Structured Logging Framework

This document describes the standardized structured logging framework implemented for critical infrastructure services in the nix-config repository. The framework provides enterprise-grade observability with JSON-formatted logs, Prometheus metrics integration, and comprehensive error handling.

Overview

The structured logging framework addresses common operational challenges: - Limited visibility into long-running operations (backups, restores) - Difficult log correlation across related services - No performance metrics for critical operations - Silent failure detection issues - Inconsistent error reporting across services

Architecture

Core Components

  1. Structured JSON Logging - Consistent log format with contextual metadata
  2. Prometheus Metrics Integration - Automatic success/failure and performance tracking
  3. Error Handling - Trap-based error detection with automatic failure metrics
  4. Performance Monitoring - Duration tracking for operations

Log Format

All structured logs use consistent JSON format:

{
  "timestamp": "2025-10-22T18:31:41+00:00",
  "service": "postgresql-preseed",
  "level": "INFO|ERROR|WARN",
  "event": "operation_start|operation_complete|error_occurred",
  "message": "Human-readable description",
  "details": {
    "key": "value",
    "duration_seconds": 123
  }
}

Metrics Format

Prometheus metrics follow this pattern:

# HELP service_operation_status Indicates success (1) or failure (0) of operation
# TYPE service_operation_status gauge
service_operation_status{stanza="main",operation="restore"} 1

# HELP service_operation_duration_seconds Duration of operation in seconds
# TYPE service_operation_duration_seconds gauge
service_operation_duration_seconds{stanza="main",operation="restore"} 45

# HELP service_operation_completion_timestamp_seconds Unix timestamp of completion
# TYPE service_operation_completion_timestamp_seconds gauge
service_operation_completion_timestamp_seconds{stanza="main",operation="restore"} 1729622501

Implementation Guide

Step 1: Shell Script Integration

Add these helper functions to any bash script requiring structured logging:

#!/usr/bin/env bash
set -euo pipefail

# --- Structured Logging & Error Handling ---
LOG_SERVICE_NAME="your-service-name"
METRICS_FILE="/var/lib/node_exporter/textfile_collector/your_service.prom"
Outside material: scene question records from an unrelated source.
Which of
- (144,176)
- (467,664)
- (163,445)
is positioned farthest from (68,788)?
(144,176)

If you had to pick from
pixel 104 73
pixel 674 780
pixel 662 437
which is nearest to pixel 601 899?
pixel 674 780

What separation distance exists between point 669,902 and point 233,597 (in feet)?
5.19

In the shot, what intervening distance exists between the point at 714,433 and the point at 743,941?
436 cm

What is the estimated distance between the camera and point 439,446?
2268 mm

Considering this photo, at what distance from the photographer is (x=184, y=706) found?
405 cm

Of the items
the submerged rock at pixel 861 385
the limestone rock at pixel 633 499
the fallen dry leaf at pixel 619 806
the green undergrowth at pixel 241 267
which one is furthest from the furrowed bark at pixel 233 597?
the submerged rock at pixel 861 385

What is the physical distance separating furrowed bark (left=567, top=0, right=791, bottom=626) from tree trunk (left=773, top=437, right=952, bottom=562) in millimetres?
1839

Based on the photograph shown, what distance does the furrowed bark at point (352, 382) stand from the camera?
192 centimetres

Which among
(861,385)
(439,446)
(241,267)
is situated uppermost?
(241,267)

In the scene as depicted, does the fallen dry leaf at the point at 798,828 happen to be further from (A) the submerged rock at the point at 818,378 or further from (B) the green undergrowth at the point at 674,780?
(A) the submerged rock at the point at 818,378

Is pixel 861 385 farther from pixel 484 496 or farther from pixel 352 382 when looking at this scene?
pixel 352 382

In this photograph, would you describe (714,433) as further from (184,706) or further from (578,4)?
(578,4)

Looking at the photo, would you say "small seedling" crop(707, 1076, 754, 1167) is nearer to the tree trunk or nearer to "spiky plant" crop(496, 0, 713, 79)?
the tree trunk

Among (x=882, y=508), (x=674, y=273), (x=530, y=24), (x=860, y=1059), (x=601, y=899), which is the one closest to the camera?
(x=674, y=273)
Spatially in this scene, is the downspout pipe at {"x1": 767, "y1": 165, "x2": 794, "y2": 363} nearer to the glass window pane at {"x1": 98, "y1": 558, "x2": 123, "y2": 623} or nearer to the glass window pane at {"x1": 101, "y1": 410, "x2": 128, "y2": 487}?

# Logs a structured JSON message to stdout
# Usage: log_json <LEVEL> <EVENT_NAME> <MESSAGE> [JSON_DETAILS]
log_json() {
  local level="$1"
  local event="$2"
  local message="$3"
  local details_json="${4:-{}}"

  printf '{"timestamp":"%s","service":"%s","level":"%s","event":"%s","message":"%s","details":%s}\n' \
    "$(date -u --iso-8601=seconds)" \
    "${LOG_SERVICE_NAME}" \
    "$level" \
    "$event" \
    "$message" \
    "$details_json"
}

# Atomically writes metrics for Prometheus
# Usage: write_metrics <status: "success"|"failure"> <duration_seconds> [additional_labels]
write_metrics() {
  local status="$1"
  local duration="$2"
  local additional_labels="${3:-}"
  local status_code=$([ "$status" = "success" ] && echo 1 || echo 0)

  cat > "${METRICS_FILE}.tmp" <<EOF
# HELP ${LOG_SERVICE_NAME}_status Indicates the status of the last operation (1 for success, 0 for failure).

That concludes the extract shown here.